=== Selected extract ===

Epidemic Etiquette: To Share Or Not To Share?

Graphic via Desirée Tapia for The Americano

By Yehudit Mam

March 24, 2020

Newsflash: You are not Dr. Fauci. And this is meant to be shared.

As we are all in a virtual lockdown, social media has taken over. We communicate with friends and family online and overwhelm everyone’s Whatsapp with memes, homemade videos, Italian mayors having meltdowns, and other entertaining stuff. My personal favorite is this feisty little Spaniard who wants to go out. No doubt, some of this material helps us all cope and laugh and keep our social lives going. Alas, as the saying goes, the road to hell is paved with good intentions. Many people feel compelled to disseminate information about the pandemic as if they were Dr. Fauci. 

Newsflash: YOU ARE NOT DR. FAUCI. 

I am constantly surprised at getting unreliable information from otherwise sensible people. I have gotten unwieldy messages, anonymously written, about all kinds of cures for coronavirus, none of which is proven: gargling baking soda, gargling water and salt, gargling baking soda and lemon, cautioning people not to take ibuprofen and a host of other serious prescription medicines. This phenomenon is not relegated to the simple-minded. We are all vulnerable to it. So for the love of God: STOP. Before you resend what was sent to you by your tía Chuchita, use some common sense.

Here are some basic guidelines: 

When someone sends you medical information about Coronavirus the first thing you have to do is read the entire thing carefully. Then ask yourself who is the source? Who wrote it? Who is behind it? Is the name of a doctor or a reputable health institution attached, or was it written by a ghost? If there is no attribution, or it looks like it was copied and pasted from nowhere, you don’t know where this information came from and you don’t know if it’s trustworthy. You could be putting people’s lives in danger. Don’t. Send It. 

If you are unsure, do some research, but not on your friend’s Paquito’s timeline, nor on YouTube, or obscure blogs where anyone can post pretty much anything without editorial oversight. 

Use reliable sources. Unfortunately, in the age of social media, medium and major outlets (with some exceptions, ahem) have been unreliably politicized. President Trump has created a frightening alternate reality claiming that the media (that is, any media that criticizes him or tries to report facts) is “the enemy of the people,” and that reputable news organizations are “fake news.” The damage he has caused with this rhetoric cannot be underestimated: people have stopped trusting facts, science, and reality itself. I see examples of this on my Whatsapp, on Facebook and on Twitter. Therefore we all need to be extra vigilant. Contrary to what Trump and his army of gaslighters say, reputable sources are still the main TV networks (with the exception of Fox News, which is a White House propaganda channel), the main national newspapers, international news organizations like the BBC and press agencies like AP and Reuters. In the case of medical information, you can trust health organizations like the CDC, WHO, or established universities and science institutes. These organizations are trustworthy because they have editorial and research standards in place and they are guided by facts and science. They can be held accountable. Finally, do not spread conspiracy theories: not that the virus was invented by the Chinese to curb population (as someone told me), or by the CIA, Putin, or the Messiah (you heard that right). This doesn’t help. All it does is spread anxiety, confusion, and lies. In these frightening times, we are all counting on each other to act sensibly. Disinformation behaves in exactly the same way as a virus. It is contagious and dangerous. Think before you share. This has been a public service announcement.

=== Given records ===

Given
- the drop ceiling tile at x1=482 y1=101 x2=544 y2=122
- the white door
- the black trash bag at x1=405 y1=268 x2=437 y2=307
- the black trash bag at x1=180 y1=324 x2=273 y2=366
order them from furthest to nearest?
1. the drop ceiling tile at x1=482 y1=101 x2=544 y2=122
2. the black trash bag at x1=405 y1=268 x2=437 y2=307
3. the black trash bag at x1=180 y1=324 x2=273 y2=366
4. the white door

===

▶ Task details
Copy out the epidemic etiquette piece above word for word, everything from "By Yehudit Mam" down to "were Dr. Fauci.".

▶ Answer
By Yehudit Mam

March 24, 2020

Newsflash: You are not Dr. Fauci. And this is meant to be shared.

As we are all in a virtual lockdown, social media has taken over. We communicate with friends and family online and overwhelm everyone’s Whatsapp with memes, homemade videos, Italian mayors having meltdowns, and other entertaining stuff. My personal favorite is this feisty little Spaniard who wants to go out. No doubt, some of this material helps us all cope and laugh and keep our social lives going. Alas, as the saying goes, the road to hell is paved with good intentions. Many people feel compelled to disseminate information about the pandemic as if they were Dr. Fauci.